Pneumologie
Impact des inhalateurs sur l’empreinte carbone : une estimation intéressante
Choix de l'inhalateur, jusqu'à quel point cela modifie-t-il l'empreinte carbone des traitements inhalés ? Faut-il préférer les systèmes poudre ? Une estimation danoise, à remettre à l’échelle mondiale des émissions de CO2 , apporte quelques éléments de réponse, qui ouvriront peut-être la voie à de nouvelles réflexions sur le sujet. D’après un entretien avec Pierre-Olivier GIRODET.
Une étude, dont les résultats ont été publiés dans l’European Respiratory Journal, en septembre 2023, a fait le point sur l’impact de l’empreinte carbone des inhalateurs respiratoires. Ce travail, réalisé en 2019, a utilisé des données issues du registre danois.

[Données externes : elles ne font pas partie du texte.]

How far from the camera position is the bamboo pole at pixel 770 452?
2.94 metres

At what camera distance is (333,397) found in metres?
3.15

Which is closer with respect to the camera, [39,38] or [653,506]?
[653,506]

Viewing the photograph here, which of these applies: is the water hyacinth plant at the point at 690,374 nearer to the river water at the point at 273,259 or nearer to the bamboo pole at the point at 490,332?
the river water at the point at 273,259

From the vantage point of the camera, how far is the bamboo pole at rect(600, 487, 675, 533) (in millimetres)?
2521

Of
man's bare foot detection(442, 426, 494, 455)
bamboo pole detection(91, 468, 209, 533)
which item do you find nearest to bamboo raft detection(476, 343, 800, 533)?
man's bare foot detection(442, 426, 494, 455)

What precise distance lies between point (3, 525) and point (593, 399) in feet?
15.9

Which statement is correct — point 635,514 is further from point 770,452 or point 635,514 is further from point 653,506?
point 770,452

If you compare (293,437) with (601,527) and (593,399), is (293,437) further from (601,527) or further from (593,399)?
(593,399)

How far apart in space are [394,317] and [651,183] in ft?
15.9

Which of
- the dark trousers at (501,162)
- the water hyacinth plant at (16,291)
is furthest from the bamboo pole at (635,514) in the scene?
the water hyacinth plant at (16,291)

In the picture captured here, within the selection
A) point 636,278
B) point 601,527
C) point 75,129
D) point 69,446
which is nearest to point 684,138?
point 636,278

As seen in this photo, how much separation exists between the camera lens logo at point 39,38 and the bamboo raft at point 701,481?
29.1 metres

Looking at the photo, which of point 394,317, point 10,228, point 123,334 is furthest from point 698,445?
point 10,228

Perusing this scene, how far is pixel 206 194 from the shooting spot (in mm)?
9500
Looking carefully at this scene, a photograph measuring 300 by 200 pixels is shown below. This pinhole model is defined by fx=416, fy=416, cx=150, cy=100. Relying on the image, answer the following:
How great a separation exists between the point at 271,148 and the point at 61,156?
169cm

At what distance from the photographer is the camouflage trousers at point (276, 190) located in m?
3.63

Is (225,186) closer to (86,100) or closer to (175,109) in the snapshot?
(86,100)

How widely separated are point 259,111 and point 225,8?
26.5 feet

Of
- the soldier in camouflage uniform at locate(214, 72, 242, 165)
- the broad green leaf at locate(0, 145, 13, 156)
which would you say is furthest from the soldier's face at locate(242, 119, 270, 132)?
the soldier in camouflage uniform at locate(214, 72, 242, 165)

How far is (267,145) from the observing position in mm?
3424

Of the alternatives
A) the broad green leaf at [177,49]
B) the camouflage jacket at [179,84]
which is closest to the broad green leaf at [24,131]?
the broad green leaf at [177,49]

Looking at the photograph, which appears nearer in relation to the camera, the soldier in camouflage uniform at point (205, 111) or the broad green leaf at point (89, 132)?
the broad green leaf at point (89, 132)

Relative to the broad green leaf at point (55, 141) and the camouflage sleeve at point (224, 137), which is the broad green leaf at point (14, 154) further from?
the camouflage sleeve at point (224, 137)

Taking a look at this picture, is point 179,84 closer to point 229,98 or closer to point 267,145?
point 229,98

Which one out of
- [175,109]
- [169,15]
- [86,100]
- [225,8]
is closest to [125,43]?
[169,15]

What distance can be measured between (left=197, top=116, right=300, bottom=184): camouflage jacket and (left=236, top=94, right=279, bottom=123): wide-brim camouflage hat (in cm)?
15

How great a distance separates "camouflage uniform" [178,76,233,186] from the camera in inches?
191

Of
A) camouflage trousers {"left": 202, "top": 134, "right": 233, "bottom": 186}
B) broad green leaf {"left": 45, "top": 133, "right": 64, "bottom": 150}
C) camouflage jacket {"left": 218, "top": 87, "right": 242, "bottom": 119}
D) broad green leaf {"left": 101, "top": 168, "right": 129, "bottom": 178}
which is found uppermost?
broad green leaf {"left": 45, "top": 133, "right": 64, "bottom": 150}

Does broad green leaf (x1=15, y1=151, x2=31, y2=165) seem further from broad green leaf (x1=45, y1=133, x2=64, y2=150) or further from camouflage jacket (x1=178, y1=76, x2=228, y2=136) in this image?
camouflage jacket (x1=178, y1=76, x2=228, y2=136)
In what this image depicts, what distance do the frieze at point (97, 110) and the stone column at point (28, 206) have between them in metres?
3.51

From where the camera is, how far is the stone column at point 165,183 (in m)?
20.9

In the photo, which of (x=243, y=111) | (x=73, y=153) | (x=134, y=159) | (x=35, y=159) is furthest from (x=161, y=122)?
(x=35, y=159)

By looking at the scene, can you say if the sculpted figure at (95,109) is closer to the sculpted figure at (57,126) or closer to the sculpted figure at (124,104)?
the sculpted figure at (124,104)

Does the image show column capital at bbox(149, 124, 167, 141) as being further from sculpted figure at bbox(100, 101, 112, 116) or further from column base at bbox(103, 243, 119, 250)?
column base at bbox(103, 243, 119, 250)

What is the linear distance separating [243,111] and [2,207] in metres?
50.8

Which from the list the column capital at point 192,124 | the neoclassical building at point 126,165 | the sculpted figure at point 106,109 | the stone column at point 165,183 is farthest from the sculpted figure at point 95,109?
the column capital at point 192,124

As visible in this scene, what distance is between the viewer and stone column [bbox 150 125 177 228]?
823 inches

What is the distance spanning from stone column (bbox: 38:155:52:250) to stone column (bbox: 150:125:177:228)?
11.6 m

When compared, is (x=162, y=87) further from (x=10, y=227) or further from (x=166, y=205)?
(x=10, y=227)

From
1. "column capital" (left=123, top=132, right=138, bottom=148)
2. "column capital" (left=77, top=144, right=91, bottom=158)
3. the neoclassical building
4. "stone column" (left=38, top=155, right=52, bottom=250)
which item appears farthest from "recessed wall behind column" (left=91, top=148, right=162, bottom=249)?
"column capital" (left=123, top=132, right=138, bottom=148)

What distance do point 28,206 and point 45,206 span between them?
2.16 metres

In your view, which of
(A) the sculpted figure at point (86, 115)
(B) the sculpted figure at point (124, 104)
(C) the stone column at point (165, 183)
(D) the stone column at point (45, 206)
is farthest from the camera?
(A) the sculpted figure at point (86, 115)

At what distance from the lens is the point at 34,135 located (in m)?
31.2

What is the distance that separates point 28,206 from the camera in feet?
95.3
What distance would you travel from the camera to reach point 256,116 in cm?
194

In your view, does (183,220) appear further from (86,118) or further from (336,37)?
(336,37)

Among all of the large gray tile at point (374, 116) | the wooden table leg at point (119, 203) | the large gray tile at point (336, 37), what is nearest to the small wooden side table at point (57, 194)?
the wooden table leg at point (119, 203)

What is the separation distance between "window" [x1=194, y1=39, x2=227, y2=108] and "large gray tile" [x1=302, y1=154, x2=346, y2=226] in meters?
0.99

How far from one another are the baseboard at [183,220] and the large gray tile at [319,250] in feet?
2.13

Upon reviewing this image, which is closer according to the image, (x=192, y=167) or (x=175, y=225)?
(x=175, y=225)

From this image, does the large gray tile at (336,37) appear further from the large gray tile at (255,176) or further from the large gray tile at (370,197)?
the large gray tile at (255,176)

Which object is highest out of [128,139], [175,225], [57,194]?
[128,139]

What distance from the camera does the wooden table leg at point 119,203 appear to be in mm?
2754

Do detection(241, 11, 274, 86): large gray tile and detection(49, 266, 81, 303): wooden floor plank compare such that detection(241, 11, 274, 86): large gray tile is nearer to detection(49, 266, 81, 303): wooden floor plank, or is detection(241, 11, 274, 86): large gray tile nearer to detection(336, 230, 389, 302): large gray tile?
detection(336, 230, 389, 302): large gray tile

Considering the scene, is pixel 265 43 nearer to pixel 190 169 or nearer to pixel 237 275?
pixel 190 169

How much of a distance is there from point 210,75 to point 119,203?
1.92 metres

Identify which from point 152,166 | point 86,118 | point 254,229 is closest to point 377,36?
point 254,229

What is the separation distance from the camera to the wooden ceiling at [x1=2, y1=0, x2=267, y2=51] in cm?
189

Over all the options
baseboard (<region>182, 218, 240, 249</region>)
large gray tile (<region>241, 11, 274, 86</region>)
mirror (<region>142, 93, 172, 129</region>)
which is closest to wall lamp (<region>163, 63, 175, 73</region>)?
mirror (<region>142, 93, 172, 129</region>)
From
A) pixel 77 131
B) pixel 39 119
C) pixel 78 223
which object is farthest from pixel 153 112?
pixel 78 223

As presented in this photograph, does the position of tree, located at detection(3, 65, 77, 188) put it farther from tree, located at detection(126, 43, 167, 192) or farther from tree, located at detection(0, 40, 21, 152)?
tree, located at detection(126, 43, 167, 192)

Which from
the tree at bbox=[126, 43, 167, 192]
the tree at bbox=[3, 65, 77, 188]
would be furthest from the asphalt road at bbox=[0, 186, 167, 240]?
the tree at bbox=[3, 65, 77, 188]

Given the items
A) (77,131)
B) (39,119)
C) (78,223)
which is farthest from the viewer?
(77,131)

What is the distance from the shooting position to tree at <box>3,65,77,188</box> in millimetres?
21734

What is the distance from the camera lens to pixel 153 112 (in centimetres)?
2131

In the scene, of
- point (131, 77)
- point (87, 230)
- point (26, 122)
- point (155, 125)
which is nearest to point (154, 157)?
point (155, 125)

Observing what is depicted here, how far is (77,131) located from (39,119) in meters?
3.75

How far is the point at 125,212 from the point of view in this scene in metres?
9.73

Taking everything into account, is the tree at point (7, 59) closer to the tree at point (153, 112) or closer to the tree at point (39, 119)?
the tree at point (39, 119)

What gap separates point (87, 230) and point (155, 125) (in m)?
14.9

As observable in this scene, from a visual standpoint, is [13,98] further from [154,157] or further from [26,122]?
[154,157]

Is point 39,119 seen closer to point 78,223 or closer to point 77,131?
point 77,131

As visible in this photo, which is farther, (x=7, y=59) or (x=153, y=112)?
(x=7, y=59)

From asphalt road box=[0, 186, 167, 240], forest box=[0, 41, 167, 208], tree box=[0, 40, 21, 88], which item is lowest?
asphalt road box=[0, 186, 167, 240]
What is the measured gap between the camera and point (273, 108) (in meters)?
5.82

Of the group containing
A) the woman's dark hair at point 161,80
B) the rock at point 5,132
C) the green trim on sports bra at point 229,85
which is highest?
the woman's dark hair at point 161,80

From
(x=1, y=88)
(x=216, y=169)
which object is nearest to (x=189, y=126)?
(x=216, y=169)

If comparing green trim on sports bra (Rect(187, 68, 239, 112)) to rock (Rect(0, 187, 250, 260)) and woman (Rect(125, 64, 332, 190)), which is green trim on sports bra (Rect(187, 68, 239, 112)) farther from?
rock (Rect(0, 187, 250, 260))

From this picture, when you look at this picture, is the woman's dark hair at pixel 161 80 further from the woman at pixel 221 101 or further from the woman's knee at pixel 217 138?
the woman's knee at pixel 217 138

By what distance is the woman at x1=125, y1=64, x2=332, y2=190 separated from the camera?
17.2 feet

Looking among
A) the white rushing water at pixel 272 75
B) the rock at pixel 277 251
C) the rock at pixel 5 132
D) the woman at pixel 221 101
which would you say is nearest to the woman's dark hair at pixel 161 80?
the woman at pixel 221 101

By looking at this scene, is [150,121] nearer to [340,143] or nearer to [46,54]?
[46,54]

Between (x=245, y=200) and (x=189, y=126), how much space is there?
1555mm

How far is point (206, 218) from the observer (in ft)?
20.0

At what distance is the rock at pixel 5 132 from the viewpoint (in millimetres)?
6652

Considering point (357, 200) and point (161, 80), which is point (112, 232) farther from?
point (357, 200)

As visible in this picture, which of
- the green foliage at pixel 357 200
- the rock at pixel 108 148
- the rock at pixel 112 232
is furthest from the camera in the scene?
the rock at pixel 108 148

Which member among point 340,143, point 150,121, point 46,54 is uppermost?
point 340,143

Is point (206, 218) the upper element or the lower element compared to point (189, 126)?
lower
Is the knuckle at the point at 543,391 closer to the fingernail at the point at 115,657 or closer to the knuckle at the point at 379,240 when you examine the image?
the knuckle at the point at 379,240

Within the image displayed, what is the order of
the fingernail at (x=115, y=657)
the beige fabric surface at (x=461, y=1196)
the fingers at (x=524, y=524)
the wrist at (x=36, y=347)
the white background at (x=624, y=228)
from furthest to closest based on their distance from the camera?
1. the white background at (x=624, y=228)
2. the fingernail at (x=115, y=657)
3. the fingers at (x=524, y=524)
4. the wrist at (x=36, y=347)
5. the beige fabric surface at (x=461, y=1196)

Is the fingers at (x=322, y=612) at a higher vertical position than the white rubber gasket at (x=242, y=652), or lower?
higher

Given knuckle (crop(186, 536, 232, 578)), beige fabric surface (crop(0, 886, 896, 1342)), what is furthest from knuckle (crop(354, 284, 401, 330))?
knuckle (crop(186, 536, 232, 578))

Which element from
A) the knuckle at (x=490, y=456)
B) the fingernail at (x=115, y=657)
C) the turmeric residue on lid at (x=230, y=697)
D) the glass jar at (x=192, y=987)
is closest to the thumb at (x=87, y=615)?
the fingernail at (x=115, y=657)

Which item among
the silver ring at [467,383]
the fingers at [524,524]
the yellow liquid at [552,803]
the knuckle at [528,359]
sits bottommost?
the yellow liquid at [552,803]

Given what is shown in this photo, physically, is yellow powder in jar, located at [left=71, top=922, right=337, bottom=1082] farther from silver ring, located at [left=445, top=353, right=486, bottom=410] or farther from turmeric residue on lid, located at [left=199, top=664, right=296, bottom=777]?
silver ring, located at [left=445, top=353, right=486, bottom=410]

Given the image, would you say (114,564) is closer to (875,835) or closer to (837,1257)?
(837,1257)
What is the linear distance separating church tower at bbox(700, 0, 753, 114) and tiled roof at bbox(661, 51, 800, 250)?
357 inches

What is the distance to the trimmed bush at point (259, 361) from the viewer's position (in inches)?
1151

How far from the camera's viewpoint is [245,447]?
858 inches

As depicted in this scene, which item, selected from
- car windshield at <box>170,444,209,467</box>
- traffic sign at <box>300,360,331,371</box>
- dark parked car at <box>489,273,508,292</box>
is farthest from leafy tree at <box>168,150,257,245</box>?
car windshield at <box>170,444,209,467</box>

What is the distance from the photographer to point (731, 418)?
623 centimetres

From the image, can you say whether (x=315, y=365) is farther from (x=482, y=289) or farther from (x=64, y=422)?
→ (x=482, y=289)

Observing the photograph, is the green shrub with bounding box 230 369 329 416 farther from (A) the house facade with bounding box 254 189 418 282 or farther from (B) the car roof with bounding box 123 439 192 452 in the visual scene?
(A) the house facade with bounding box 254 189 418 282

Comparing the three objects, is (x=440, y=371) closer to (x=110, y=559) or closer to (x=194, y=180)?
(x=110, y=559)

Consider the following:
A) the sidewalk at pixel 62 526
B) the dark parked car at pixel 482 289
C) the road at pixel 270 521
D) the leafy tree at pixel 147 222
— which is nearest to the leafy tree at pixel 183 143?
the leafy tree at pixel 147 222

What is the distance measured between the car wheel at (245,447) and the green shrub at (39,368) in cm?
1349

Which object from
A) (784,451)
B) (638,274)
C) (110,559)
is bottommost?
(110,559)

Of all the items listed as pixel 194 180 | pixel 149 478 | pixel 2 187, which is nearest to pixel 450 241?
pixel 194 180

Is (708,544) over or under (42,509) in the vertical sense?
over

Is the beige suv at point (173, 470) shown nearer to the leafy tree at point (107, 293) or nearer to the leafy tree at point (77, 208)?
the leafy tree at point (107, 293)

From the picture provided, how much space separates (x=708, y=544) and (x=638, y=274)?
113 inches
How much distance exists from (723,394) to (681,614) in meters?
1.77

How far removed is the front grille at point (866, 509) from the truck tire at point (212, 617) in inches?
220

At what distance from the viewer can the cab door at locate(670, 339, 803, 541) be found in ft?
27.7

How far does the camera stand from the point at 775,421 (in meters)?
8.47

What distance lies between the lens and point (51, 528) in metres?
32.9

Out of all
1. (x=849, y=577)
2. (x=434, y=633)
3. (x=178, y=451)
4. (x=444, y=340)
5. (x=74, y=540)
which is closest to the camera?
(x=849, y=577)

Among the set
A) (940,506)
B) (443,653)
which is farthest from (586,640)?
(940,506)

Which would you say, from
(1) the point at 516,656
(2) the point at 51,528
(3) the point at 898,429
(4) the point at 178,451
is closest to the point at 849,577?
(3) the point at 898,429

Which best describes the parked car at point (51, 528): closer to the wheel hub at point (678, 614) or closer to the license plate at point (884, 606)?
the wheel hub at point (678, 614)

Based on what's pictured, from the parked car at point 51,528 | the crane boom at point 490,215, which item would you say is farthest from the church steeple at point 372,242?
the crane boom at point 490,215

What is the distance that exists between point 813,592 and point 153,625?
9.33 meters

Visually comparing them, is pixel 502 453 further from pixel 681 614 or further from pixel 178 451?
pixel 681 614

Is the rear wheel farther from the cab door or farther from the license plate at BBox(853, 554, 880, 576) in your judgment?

Les auteurs ont déterminés le nombre de boîtes d’inhalateurs vendues et ont estimé une émission en équivalent CO2. Ils ont ensuite estimé l’économie en équivalent CO2, que réaliserait la conversion des sprays au profit des systèmes de poudre. Ils ont conclu qu’une diminution de 10% des ventes de dispositifs en sprays permettrait une réduction de 15 500 tonnes d’équivalent carbone annelle.
Une économie de l’empreinte carbone au profit des systèmes poudre ?
Le Professeur Pierre-Olivier GIRODET, pharmacologue à l’Université de Bordeaux, responsable du Centre d'Investigation Clinique (CHU de Bordeaux, Inserm), explique que ce court article est constitué de données limitées mais qu’il a la bonne idée d’évoquer la question de l’utilisation des gaz propulseurs dans les inhalateurs, qui sont de puissants gaz à effet de serre. Il précise que, dans ce travail, un seul tableau permet d’avoir accès au résultat de la simulation simple réalisée par les auteurs, alors que les mécanismes de simulation devraient être plus complexes qu’une simple règle de trois. Pierre-Olivier GIRODET relève, de plus, que les auteurs se sont fondés sur l’hypothèse que les patients consommaient deux bouffées matin et soir et étaient parfaitement observants ce qui est une hypothèse hautement illusoire, d’autant que les inhalateurs en sprays sont aussi des médicaments de secours, donc sans utilisation quotidienne. Il souligne également que les dispositifs à système de poudre n’ont pas une émission nulle en carbone, même s’ils en émettent moins. Il faut également tenir compte des systèmes de production et des matières plastiques utilisées, dans tous les systèmes d’inhalation.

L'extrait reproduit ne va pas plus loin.